Wegen des Mangels an freien Unternehmen, der "Nichtanerkennung von Privateigentum, der Verbreitung des vor 60 Jahren bestehenden Monopols und des Mangels an Investitionsmöglichkeiten und der Vermarktung von Gütern und Dienstleistungen, die Kubaner besitzen", unterdrückt die Diktatur alle grundsätzlichen Wirtschaftsreformen. Zwar wird immer bei jeder Propaganda des Regime betont, dass eine blühende Zukunft bevorstehe, doch erreicht man diese nie, weil die Regierung auf ihrem Monopol besteht und Angst vor ökonomischer Konkurrenz hat.

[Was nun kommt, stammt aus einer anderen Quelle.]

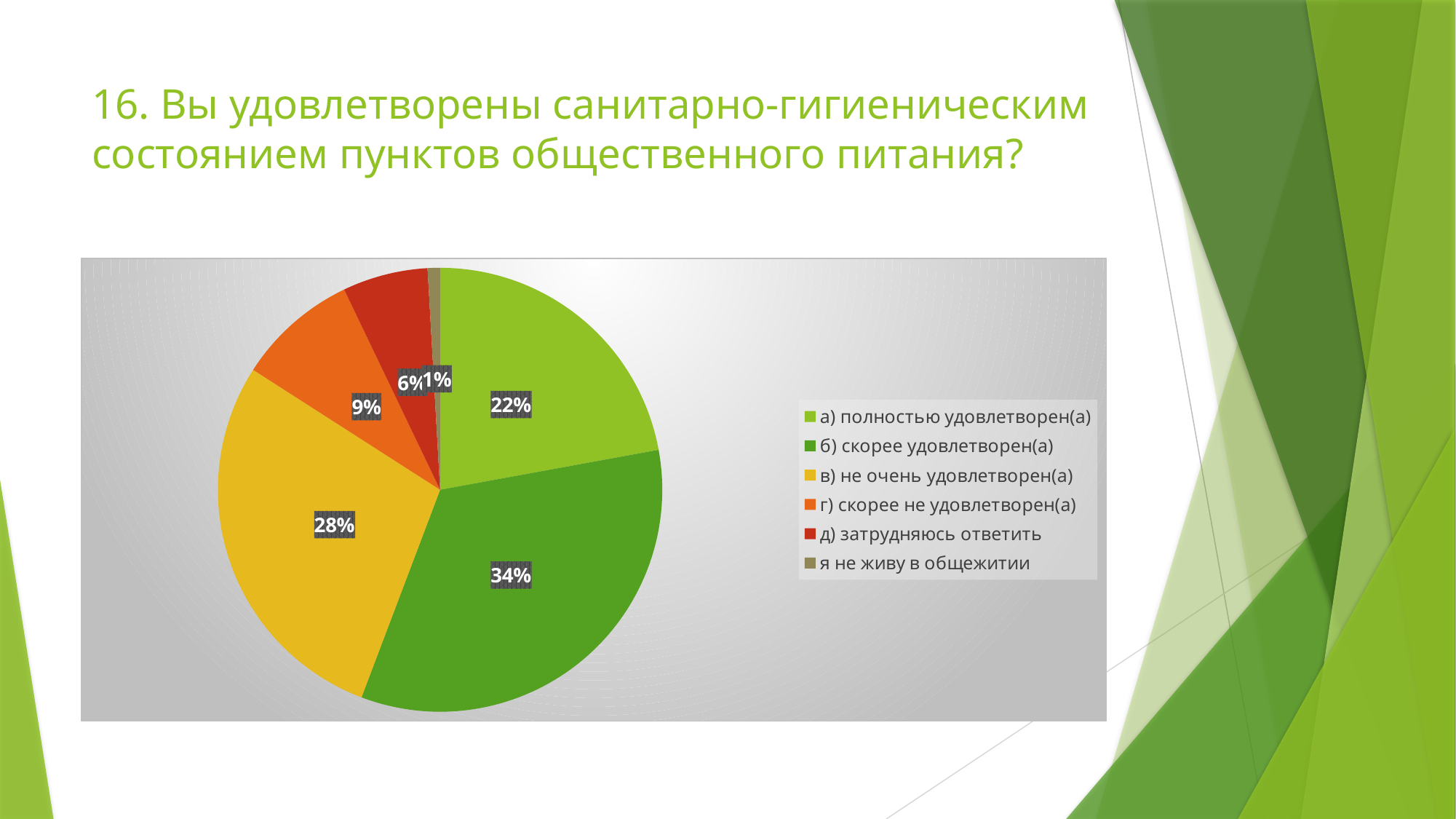
Which answer option has the smallest share of the pie? я не живу в общежитии What percentage of respondents answered "д) затрудняюсь ответить"? 6% What is the difference in percentage points between "б) скорее удовлетворен(а)" and "а) полностью удовлетворен(а)"? 12 How many answer options does the legend list? 6 What colour is the slice for "д) затрудняюсь ответить"? red What percentage of respondents answered "г) скорее не удовлетворен(а)"? 9% What percentage of respondents answered "в) не очень удовлетворен(а)"? 28% Which is larger: the share for "в) не очень удовлетворен(а)" or the share for "а) полностью удовлетворен(а)"? в) не очень удовлетворен(а) What percentage of respondents answered "б) скорее удовлетворен(а)"? 34% What percentage of respondents answered "а) полностью удовлетворен(а)"? 22% What kind of chart is shown on the slide? pie chart Which answer option has the largest share of the pie? б) скорее удовлетворен(а)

Schließlich geben sie bekannt, dass das Bruttoinlandsprodukt (BIP) "eine dauerhafte Rezession verbirgt" und in den letzten fünf Jahren nach offiziellen Angaben auf 1,4% gefallen ist.

Um diesem Effekt entgegenzuwirken, schlagen sie den Exilkubanern Zugang zu Investitionen in Kuba vor. Da sie sagen, "wenn die kubanische Wirtschaft nicht zusammengebrochen ist, ist es dem kubanischen Exil zu verdanken", das rund 7 Milliarden Dollar pro Jahr ins Land bringt.

Diese Mittel machen 50,8% des gesamten Jahreseinkommens auf der Insel aus, aufgebracht von nur 2,2 Millionen Kubanern, die im Exil leben, davon 90% im Staat von Florida in den USA.

Und im Übrigen bin ich der Meinung, dass die sozialistische Bewegung zerstört werden muss!